### Your goal
Which lines below hold the word "Author"? Report each one.

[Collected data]
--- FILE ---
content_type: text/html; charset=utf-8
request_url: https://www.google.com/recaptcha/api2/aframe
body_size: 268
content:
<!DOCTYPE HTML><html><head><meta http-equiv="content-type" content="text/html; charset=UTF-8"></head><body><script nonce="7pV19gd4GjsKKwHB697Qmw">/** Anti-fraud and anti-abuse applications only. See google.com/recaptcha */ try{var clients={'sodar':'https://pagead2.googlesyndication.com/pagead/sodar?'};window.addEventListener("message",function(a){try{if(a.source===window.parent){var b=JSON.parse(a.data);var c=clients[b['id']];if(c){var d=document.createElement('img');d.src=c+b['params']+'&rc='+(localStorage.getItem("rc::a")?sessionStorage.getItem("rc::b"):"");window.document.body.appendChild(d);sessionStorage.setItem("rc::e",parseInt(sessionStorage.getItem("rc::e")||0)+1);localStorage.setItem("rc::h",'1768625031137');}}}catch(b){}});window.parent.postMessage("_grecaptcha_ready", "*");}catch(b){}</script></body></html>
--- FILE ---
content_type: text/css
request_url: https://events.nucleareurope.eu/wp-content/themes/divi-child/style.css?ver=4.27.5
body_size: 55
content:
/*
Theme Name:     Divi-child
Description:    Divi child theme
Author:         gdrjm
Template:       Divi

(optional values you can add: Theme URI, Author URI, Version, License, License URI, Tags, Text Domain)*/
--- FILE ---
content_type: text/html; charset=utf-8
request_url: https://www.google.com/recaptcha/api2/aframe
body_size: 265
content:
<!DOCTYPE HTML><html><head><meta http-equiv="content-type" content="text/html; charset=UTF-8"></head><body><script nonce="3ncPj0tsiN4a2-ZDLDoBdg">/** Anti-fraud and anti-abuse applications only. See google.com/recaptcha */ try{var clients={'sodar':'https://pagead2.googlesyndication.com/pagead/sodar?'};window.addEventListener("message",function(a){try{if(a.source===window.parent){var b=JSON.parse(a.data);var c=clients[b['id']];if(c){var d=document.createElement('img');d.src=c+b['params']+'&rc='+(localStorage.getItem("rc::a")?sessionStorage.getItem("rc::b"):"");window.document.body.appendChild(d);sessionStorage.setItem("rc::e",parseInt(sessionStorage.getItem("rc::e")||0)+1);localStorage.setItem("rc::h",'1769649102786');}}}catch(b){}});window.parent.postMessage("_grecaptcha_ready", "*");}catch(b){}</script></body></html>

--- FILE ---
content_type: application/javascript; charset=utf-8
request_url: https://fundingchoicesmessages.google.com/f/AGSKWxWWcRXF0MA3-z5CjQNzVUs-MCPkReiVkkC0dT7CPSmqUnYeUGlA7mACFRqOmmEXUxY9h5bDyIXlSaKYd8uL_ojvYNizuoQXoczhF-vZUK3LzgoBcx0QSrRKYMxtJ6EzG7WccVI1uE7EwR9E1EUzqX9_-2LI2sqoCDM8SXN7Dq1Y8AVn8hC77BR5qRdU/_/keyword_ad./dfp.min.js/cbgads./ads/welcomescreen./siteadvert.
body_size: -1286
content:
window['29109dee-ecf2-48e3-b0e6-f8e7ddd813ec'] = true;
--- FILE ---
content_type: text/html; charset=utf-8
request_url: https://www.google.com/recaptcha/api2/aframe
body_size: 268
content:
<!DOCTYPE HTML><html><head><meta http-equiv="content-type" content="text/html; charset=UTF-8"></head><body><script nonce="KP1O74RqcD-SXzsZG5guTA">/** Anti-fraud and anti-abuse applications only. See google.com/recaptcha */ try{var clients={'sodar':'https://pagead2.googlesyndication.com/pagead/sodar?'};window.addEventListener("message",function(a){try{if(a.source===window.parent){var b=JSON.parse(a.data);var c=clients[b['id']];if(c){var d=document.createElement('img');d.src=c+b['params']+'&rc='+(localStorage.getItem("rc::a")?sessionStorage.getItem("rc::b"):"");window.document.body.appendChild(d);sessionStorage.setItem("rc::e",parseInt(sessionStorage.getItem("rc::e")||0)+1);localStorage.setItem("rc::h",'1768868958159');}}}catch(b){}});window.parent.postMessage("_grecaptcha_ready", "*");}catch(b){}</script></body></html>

### Expected answer
Author:         gdrjm
(optional values you can add: Theme URI, Author URI, Version, License, License URI, Tags, Text Domain)*/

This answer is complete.